Mural artillery designed to take down a wall. Triakontamnaioi Lithoboloi form a battery of medium-sized Thirthy-minai Stone Projectors, immobile and slightly expensive, but they give you the ability to break down a section of the enemy wall with greater expedience.
Mural artillery designed to take down a smaller/weaker wall. Triakontamnaioi Lithoboloi form a battery of medium-sized Stone Projectors, immobile after being set up and slightly expensive. But they give you the ability to break down a section of the enemy wall with greater leisure - without losing a drop of blood.
The Stone Projectors, like any artillery, is a Greek invention dating to the time of Tyrannos Dionysios of Syrakousai (more about this in the unit description of the Katapeltai). After the spectacular premiere of the flexion-based "Gastraphete" (Bellybow) at Motya, the concept of the "Katapeltikon" had come to stay. The father of Megas Alexandros, Phillipos of Makedonia, may have been the first to foment the invention of the torsion-based Katapeltai - replacing the older flexion-design.
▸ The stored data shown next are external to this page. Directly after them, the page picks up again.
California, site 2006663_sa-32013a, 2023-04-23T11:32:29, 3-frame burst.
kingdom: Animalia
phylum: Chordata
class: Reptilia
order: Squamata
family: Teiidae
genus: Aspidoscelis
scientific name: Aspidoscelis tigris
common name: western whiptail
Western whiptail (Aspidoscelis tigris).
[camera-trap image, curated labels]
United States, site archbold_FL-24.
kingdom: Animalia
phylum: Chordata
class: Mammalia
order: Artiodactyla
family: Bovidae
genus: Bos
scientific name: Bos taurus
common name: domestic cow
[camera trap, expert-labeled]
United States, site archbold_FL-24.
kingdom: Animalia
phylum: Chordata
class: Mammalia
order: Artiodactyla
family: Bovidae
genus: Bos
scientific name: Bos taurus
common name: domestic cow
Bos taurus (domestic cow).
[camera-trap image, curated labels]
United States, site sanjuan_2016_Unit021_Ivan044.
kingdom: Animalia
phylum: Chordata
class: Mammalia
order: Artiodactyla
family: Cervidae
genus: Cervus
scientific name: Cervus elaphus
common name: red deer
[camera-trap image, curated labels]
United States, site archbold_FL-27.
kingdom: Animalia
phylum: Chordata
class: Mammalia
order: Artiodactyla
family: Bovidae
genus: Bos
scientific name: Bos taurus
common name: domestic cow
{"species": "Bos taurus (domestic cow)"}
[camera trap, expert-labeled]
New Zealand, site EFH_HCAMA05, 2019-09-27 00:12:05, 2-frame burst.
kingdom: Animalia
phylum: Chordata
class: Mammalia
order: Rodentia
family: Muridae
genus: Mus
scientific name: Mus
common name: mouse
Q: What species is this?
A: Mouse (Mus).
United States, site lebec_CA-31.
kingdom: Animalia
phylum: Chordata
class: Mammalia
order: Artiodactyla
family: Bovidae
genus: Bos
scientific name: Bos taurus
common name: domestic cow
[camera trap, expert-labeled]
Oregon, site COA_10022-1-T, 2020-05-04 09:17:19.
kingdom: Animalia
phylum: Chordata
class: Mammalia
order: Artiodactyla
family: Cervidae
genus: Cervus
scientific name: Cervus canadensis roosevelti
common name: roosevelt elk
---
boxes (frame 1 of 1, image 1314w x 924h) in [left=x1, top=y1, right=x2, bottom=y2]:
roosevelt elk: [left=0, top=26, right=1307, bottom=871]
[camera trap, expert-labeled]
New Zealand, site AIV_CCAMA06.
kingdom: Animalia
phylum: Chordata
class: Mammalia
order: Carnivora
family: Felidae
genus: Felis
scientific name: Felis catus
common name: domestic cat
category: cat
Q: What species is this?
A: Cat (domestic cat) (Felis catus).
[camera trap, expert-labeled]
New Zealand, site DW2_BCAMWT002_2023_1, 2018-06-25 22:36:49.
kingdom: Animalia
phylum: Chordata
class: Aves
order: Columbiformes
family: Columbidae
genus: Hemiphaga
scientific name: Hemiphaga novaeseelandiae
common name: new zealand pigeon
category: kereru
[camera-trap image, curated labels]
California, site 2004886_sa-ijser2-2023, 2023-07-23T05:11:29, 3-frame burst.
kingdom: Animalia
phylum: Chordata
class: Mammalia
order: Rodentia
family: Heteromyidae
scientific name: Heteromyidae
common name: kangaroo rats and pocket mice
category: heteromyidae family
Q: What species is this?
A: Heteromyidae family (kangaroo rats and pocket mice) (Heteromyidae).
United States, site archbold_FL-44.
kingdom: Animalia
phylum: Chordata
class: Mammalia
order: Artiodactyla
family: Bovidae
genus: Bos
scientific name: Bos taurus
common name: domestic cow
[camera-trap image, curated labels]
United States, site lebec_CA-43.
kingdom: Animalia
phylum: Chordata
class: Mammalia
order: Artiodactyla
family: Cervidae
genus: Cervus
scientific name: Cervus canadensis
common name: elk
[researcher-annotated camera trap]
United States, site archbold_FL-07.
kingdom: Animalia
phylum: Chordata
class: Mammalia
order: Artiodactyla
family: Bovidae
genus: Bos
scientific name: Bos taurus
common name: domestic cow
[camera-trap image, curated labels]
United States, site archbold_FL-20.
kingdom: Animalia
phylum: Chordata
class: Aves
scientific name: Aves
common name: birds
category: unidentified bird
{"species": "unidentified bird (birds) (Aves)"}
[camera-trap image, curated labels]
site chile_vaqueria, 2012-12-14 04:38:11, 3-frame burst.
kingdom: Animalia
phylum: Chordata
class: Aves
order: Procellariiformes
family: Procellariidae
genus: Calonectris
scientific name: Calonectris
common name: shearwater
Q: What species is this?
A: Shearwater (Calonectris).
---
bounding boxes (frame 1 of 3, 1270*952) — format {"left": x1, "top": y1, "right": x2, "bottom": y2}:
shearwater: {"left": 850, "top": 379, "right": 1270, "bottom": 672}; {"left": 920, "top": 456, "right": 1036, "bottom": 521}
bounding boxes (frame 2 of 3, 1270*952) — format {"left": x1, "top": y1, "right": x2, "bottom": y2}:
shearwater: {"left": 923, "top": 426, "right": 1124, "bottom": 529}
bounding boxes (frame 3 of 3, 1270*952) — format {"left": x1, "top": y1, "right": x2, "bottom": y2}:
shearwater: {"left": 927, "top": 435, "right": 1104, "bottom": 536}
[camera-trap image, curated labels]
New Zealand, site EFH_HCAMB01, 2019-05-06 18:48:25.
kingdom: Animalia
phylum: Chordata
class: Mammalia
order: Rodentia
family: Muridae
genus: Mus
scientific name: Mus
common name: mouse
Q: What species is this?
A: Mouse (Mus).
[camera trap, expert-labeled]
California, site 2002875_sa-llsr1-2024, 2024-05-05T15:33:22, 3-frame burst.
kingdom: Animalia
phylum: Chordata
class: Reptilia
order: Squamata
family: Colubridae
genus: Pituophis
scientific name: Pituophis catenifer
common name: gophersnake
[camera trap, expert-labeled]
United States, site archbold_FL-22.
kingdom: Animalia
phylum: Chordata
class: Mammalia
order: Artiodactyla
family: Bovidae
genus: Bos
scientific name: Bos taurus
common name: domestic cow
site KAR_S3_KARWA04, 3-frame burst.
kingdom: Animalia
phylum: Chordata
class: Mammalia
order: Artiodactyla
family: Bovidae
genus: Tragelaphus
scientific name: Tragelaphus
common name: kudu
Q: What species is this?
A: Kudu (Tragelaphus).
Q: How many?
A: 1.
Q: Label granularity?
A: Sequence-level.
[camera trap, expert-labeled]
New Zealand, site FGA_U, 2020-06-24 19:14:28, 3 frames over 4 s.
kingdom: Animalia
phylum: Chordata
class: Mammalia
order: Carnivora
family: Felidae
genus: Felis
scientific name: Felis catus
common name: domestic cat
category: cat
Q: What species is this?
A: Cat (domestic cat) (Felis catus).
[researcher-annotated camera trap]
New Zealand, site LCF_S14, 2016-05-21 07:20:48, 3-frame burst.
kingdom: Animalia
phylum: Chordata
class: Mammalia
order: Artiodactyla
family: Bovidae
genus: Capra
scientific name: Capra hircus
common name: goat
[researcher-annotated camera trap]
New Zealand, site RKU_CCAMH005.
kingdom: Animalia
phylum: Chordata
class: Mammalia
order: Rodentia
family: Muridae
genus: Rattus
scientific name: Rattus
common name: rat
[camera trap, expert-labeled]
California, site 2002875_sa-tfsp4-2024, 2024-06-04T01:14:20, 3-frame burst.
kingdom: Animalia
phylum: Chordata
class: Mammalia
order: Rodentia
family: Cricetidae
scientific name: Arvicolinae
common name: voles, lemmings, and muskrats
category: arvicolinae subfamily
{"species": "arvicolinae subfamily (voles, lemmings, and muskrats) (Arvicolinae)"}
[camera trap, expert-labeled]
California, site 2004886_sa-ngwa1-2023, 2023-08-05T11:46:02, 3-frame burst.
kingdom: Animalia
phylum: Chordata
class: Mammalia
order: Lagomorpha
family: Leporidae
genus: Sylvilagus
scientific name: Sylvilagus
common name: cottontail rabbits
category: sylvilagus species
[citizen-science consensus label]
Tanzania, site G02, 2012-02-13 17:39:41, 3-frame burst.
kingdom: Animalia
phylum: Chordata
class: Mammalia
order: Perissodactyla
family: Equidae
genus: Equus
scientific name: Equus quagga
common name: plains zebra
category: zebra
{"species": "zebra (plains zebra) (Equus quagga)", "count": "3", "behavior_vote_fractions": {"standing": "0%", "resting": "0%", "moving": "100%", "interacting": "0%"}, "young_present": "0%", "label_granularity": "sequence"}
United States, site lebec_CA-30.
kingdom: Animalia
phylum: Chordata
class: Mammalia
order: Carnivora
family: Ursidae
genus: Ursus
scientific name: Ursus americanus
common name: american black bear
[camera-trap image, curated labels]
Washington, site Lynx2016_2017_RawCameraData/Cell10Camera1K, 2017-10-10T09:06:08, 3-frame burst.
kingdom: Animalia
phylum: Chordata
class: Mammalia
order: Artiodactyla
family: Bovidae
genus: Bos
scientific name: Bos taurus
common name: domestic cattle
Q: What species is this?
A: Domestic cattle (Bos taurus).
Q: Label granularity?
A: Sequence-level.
Torsion was first used to power Arrow Projectors, but the tremendous potential could not be ignored for long, and eventually large stone throwing machines were made. The Greeks found what they thought was the perfect formula and ratio between the diameter of the torsion-washer and its height, distance between the two - though they didn't yet know that the Romans would push this envelope in the time of Vitruvius around 70 BC. The Greeks came to this correct aspect-ratio using trial and error. Romans had the leisure of simply building upon something the Greeks had worked hard on. The largest stone projector ever devised was the Three-talent Stone Projectors used in the gigantic 45 meter tall "Helepolis" siegetower built by Epimachos the Athenian on the order of Demetrios "Poliorketes" (the Besieger) and used at the siege of Rhodos in 305 BC. Each of these "Tritalantoi Lithoboloi" fired massive stones weighing 80 kilograms each. There were three of these Stone Projectors in the first floor - there were smaller ones for each story the higher you went. At the top, there was only arrow artillery to provide covering fire. Athenaios remarked that the tower could withstand blows from a Three-talent Stone Projector. The point of the comment surely is that it was the heaviest blow Athenaios could imagine, although the rather more technically-minded Philon held the opinion that the One-talent machine was far more to be feared, in due part to the fact that it was cheaper and easier to maintain, harder to wear out, and more importantly that it had a higher rate of fire and a different trajectory.